Unlocking the Value of Connected Cars with Identity

Connected Cars: Cost Savings and New Revenue Opportunities

Automotive OEMs want their brands to remain valuable in the minds of the consumer. A valuable brand needs to offer the driver a customized driving experience and a delivery of services that creates a strong relationship post sale.

As we discussed in Part 1, consumer expectations have changed due to their daily exposure to smart phones and modern consumer electronics. To remain competitive, automotive OEMs are innovating to make the cockpit of a car a connected experience. This connectivity not only allows a passenger to browse the web with in-car WiFi or serve media from their smart phone via Bluetooth, but it allows the OEM to deliver a range of services to the driver. Revenue opportunities from automotive service delivery platforms will come from a range of use cases.

Subscriptions to media, navigation and concierge services have already been offered. But by utilizing a known driver identity, the car can deliver offerings that will be increasingly customized. This not only increases the value of the service offering, but enables the OEM to differentiate their brand through an enhanced cockpit experience.

There is huge value to be unlocked in the digital assets created by operating a car. Predictive maintenance and diagnostics data can realize significant cost savings. Driver behavior and media consumption patterns are subsets of data that feed business models as diverse as insurance and advertisement scoring. The lifecycle of a car in events such as ownership change and the installation and servicing of genuine parts is valuable information to an OEM. Tracking these events requires a platform that secures the identity of the car and its supply chain, the owners and also secures the flow of the data.

Ride sharing is changing the buying patterns of automobiles. Technology has already changed how we consume transportation services, and the entire concept of owning a car in an urban environment will likely undergo a transformation in the near term future. For example, consumers will still want a customized driver/passenger experience in a ride sharing scenario. Imagine a car being rented curbside that automatically consumes the preferred media service of the consumer.  Identity will play a role in connecting human, device and app.

In the near future, cars will be connecting to smart city infrastructure and even communicate and collaborate with other cars. Fully automated driverless cars are on the horizon. This will require car/human/application identities to be managed across the automotive supply chain across third parties, supplying services including government jurisdictions. Identity security extended across these entities at scale will require a robust public trust.

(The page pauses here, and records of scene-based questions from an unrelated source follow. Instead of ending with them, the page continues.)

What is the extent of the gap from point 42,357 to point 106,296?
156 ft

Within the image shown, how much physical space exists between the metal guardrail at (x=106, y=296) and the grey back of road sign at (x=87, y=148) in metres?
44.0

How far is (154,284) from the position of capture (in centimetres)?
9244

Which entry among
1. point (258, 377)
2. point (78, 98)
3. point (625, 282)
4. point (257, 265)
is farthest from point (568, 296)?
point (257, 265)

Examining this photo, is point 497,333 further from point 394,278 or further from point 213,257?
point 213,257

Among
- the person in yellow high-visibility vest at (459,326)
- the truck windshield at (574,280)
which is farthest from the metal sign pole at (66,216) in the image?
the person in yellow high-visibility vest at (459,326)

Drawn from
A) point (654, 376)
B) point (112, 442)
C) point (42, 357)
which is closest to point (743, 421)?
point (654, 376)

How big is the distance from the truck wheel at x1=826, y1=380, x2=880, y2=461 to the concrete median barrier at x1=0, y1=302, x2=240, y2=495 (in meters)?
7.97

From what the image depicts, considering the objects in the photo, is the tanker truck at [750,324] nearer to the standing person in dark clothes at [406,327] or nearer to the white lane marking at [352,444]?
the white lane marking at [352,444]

The Challenge: Innovation Brings Complexity, Risk

All of this innovation brings complexity and with complexity comes a risk surface that needs mitigation. The security solution that will enable this innovation will need to seamlessly integrate into an already complex automotive supply chain involving many third parties. To protect automotive brands, safety will continue to be critical. A security solution will also need to work within a constrained computing environment and not affect overall performance.

The internal security risk of connected cars was addressed in Part 1 of this blog. Unlocking the value of innovative and new revenue streams and cost savings will also require a secure IoT ecosystem. This ecosystem involves uniquely identifying human owners and drivers, cars, car parts, government and many third party enterprises that are part of the pre-manufacture supply chain and post-sale service delivery.

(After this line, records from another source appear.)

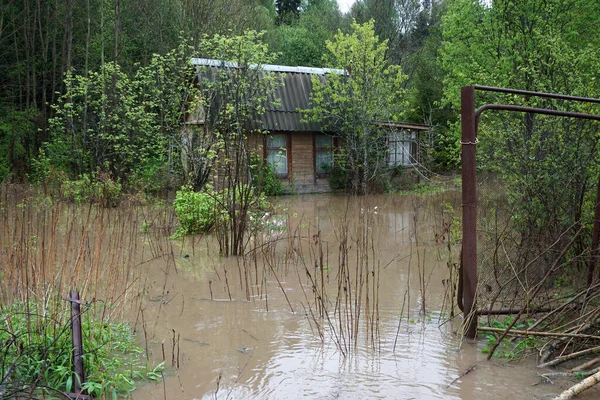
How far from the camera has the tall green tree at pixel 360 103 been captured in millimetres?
22688

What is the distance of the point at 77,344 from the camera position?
4.56 meters

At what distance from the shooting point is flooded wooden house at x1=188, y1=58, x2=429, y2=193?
23312mm

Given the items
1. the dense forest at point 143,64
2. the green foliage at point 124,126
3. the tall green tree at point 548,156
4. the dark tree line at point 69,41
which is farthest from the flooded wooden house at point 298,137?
the tall green tree at point 548,156

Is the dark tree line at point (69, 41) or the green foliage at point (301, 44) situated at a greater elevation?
the green foliage at point (301, 44)

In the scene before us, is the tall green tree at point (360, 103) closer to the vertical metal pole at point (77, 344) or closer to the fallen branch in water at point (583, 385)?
the vertical metal pole at point (77, 344)

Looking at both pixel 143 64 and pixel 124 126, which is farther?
pixel 143 64

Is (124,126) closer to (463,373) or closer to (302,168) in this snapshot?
(302,168)

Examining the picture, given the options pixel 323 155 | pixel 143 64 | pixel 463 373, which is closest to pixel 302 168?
pixel 323 155

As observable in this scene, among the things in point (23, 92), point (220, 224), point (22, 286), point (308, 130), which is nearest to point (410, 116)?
point (308, 130)

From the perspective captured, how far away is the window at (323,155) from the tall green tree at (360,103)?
898 millimetres

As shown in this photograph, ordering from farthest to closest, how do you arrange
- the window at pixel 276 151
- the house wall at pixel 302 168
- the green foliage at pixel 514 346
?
the house wall at pixel 302 168
the window at pixel 276 151
the green foliage at pixel 514 346

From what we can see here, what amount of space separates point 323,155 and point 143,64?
9.93 metres

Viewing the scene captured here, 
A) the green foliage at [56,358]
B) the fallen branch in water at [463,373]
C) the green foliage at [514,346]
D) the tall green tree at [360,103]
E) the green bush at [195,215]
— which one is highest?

The supply chain of automotive electronic systems has typically been based on vertical stacks of technology that do not interoperate. The number of managed identities needed to enable all of these opportunities will be the cross product of devices, people and apps. This will require an identity based security solution that offers scalability, flexibility, and it needs to begin as early as possible within the supply chain.

Unlocking the Value of Connected Cars with Identity

Starting from a public root of trust, managed identities can be provisioned to people and devices. Enterprises supplying services into an automotive ecosystem, including the OEMs can operate their own service gateways to manage identities related to their services. The public root of trust enables third parties to extend trust across the entire ecosystem.  In the supply chain, identities can be provisioned to pre-manufactured parts. Ideally, pre-sale device identities are provisioned as early as possible. Our next blog series will highlight the importance of securing the supply chain ecosystem for manufacturing environments.

Inside the car, automotive electronic controllers are increasingly designed with secure elements where credentials can be securely stored. Each car can have its own edge gateway separating the critical device network from the public internet and secure communication between the edge and cloud based services. Access to critical automotive functions is controlled through authentication and authorization. The lifecycle management of identities is enabled by software at the controller.

The most efficient and cost effective method of securely optimizing the value of the Automotive IoT ecosystem requires security to be baked in from the beginning of the supply chain. Bringing product to market securely requires an experienced security technology partner who is qualified in solving complex problems of scale and who is able to support an implementation for the long term. This will be a key success factor.